[Stored items]
###

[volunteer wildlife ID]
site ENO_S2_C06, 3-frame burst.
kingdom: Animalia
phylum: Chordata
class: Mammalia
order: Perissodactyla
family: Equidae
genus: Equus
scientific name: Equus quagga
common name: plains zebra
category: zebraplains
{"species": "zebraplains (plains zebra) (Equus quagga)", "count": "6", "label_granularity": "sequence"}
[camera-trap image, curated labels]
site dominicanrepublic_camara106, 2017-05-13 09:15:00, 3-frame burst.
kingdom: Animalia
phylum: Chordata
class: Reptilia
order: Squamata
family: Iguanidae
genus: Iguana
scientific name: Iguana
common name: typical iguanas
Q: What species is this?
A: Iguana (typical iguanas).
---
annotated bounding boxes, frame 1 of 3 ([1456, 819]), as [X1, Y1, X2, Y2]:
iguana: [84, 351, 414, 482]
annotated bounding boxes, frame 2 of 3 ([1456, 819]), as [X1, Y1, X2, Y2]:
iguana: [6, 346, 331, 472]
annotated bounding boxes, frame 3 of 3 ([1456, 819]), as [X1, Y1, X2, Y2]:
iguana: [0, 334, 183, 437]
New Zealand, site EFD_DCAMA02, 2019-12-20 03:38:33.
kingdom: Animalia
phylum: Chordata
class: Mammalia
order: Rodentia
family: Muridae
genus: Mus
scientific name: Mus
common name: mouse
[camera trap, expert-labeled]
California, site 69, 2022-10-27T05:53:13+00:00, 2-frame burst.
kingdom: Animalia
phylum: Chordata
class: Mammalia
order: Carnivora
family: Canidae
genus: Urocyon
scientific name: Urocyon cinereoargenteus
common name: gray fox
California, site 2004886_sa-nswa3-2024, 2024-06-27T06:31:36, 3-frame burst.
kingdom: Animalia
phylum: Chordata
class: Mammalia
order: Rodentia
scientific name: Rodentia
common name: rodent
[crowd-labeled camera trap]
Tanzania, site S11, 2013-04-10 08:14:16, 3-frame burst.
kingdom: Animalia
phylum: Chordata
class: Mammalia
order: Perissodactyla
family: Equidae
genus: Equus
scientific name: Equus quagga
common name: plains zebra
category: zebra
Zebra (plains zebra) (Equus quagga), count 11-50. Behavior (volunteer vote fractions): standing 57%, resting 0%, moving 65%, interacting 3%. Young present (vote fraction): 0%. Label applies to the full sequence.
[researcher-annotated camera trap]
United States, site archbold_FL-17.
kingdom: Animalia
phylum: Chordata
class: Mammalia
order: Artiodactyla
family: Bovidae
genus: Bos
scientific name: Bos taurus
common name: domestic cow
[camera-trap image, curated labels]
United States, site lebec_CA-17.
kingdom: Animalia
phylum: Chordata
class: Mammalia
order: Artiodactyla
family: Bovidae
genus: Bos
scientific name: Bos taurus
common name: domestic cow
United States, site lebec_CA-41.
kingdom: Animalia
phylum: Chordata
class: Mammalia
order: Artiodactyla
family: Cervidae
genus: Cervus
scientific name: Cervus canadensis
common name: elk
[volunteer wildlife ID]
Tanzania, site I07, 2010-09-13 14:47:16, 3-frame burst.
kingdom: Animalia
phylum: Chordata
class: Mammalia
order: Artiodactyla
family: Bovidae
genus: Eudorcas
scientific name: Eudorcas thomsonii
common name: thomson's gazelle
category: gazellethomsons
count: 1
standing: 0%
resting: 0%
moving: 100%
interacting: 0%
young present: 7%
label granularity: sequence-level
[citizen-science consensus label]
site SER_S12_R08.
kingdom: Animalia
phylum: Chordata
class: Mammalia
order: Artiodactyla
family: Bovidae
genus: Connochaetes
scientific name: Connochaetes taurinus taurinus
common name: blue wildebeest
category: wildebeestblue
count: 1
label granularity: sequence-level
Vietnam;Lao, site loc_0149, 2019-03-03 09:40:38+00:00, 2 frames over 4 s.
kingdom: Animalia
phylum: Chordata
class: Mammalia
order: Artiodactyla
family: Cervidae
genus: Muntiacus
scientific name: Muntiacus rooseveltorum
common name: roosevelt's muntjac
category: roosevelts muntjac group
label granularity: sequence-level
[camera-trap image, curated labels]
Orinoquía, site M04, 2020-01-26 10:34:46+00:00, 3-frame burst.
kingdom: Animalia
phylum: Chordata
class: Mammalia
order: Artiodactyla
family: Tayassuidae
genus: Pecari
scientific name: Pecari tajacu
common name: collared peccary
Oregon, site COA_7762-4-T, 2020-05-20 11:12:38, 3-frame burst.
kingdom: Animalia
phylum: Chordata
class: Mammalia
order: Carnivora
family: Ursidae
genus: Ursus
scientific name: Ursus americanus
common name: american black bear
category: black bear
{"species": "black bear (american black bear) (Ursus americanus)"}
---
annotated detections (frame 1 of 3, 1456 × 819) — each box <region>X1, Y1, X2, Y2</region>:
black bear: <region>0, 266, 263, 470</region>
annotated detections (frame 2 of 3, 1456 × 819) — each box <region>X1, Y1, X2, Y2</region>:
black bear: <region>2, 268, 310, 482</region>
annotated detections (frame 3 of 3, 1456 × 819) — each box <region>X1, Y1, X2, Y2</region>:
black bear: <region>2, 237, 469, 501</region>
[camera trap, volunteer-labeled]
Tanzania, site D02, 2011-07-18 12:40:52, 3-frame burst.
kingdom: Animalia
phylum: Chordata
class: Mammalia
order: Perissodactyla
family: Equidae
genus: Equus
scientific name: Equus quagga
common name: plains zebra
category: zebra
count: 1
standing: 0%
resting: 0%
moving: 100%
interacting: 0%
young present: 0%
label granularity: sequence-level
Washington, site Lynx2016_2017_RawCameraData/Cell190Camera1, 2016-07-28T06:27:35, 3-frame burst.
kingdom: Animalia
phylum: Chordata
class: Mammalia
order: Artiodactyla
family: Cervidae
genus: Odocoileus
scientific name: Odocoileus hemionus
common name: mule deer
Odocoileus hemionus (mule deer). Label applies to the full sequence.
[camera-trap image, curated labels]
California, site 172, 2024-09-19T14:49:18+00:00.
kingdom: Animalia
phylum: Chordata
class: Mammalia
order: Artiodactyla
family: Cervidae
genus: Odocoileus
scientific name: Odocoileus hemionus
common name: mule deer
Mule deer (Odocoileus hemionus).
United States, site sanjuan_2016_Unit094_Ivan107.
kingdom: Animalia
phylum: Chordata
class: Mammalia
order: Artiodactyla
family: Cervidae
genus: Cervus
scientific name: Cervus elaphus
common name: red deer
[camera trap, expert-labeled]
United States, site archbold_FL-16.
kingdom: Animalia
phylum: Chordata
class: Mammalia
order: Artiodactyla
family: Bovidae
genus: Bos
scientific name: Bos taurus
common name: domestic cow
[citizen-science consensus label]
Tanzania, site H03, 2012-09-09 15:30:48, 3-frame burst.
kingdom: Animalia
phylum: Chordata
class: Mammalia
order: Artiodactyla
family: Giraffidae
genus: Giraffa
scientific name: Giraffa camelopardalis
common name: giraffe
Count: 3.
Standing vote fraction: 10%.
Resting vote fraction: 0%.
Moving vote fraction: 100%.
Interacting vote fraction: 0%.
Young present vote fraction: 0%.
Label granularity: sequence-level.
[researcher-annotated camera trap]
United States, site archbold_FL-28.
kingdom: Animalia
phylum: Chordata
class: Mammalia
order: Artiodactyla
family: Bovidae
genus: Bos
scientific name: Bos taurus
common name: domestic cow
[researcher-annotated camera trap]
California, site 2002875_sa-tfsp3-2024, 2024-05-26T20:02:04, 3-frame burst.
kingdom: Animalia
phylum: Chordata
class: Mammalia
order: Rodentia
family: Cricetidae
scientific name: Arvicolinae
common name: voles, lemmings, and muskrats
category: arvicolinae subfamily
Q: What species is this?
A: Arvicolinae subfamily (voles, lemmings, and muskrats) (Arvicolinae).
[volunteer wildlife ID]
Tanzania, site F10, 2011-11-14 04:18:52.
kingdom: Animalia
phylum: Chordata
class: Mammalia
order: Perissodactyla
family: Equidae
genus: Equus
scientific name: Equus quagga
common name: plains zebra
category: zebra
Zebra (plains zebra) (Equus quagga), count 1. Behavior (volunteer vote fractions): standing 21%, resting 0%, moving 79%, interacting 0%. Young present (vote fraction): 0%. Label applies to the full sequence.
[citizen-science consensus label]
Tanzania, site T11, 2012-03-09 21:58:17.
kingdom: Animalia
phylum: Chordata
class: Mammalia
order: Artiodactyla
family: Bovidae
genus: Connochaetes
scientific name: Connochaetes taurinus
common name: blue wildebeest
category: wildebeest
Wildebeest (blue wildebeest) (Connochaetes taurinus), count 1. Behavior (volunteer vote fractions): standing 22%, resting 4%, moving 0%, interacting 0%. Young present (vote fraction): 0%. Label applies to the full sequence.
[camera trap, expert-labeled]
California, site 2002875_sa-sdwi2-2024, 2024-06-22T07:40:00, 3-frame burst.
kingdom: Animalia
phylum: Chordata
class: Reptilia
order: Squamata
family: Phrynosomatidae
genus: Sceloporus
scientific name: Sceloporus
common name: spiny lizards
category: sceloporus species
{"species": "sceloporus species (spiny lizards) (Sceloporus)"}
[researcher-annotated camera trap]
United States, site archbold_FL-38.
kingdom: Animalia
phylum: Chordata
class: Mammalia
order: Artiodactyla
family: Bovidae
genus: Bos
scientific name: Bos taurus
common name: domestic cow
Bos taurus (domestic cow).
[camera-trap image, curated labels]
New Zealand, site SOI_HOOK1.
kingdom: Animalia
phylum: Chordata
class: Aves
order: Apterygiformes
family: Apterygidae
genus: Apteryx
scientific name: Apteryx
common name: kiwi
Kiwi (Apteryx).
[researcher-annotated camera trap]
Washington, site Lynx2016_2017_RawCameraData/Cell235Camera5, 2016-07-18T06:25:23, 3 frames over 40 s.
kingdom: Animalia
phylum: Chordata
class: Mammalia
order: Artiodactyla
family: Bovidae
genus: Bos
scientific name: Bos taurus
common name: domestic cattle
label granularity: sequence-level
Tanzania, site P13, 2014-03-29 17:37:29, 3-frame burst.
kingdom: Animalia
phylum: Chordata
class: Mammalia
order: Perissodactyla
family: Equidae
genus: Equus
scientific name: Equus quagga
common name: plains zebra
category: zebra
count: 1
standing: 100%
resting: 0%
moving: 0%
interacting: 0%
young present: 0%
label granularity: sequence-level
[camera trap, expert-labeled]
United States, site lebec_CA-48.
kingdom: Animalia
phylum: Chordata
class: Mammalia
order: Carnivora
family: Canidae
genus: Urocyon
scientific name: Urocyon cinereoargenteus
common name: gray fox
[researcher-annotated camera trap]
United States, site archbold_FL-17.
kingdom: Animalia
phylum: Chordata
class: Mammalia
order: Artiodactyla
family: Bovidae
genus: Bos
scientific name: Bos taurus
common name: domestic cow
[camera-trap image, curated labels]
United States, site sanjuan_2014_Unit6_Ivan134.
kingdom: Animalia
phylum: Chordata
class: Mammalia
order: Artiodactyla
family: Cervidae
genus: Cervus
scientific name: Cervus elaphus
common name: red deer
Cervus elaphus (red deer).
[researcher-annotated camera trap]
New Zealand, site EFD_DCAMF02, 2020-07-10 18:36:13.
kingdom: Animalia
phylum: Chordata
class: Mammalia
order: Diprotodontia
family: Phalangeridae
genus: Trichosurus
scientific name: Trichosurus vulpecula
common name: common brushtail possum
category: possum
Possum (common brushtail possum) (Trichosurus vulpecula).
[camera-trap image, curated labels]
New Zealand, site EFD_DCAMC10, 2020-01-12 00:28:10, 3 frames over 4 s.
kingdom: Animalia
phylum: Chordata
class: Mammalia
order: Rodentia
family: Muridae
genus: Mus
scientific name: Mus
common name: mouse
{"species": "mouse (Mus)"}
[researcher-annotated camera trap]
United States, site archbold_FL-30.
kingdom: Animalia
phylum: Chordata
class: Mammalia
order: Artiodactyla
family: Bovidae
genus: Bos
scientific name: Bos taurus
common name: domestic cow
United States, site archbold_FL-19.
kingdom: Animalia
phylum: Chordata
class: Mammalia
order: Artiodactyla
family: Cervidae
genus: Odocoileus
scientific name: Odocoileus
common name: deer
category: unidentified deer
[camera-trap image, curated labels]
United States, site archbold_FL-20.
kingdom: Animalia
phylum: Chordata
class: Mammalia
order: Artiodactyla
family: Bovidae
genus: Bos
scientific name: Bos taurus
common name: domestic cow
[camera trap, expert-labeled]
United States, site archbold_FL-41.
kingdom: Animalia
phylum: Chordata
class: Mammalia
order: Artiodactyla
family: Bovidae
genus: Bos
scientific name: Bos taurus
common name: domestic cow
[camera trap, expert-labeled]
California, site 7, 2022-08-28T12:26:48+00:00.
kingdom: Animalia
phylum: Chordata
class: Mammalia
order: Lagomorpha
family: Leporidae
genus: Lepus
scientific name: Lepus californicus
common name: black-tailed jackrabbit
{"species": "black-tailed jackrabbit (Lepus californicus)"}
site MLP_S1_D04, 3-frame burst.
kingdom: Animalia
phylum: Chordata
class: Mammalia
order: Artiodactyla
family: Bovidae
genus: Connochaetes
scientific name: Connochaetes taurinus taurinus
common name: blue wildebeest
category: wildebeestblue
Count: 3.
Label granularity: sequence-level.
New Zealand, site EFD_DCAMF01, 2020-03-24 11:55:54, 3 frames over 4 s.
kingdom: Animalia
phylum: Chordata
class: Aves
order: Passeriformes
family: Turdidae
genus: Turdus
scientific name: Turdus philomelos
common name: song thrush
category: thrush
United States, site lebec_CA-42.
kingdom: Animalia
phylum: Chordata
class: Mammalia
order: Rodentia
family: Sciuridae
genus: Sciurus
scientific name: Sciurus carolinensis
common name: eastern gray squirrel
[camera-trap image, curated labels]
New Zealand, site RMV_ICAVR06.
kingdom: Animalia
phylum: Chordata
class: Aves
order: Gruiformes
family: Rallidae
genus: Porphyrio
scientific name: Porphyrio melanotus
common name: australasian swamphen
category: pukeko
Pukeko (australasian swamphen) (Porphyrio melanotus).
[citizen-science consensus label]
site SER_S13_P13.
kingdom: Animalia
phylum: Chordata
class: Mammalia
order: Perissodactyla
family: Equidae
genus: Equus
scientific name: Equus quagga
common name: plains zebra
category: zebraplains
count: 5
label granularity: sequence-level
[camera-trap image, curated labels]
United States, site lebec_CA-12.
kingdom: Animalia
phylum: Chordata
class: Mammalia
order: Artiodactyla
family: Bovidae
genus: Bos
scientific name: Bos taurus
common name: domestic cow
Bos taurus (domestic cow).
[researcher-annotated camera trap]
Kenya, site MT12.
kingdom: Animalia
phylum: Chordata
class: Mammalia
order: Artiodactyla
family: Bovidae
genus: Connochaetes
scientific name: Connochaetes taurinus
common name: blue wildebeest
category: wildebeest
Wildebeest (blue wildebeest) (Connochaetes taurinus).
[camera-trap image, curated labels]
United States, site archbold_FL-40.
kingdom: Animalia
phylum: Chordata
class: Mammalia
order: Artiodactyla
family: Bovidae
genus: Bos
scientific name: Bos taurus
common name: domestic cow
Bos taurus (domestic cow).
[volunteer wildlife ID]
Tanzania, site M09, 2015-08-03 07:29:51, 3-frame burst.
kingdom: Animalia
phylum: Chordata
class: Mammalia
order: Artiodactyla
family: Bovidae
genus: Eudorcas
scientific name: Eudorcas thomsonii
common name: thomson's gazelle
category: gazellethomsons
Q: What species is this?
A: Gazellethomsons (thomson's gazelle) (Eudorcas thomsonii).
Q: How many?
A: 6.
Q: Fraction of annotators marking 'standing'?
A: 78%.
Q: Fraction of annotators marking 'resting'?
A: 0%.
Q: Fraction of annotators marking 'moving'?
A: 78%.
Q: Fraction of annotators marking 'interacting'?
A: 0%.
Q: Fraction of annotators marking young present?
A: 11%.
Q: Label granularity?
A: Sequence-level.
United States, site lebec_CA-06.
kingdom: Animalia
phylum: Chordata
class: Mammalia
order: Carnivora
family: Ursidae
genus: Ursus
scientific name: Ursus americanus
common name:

###

- Task statement:
In the data above, how many lines contain the word "Zealand"? Write the number only.

- Response:
6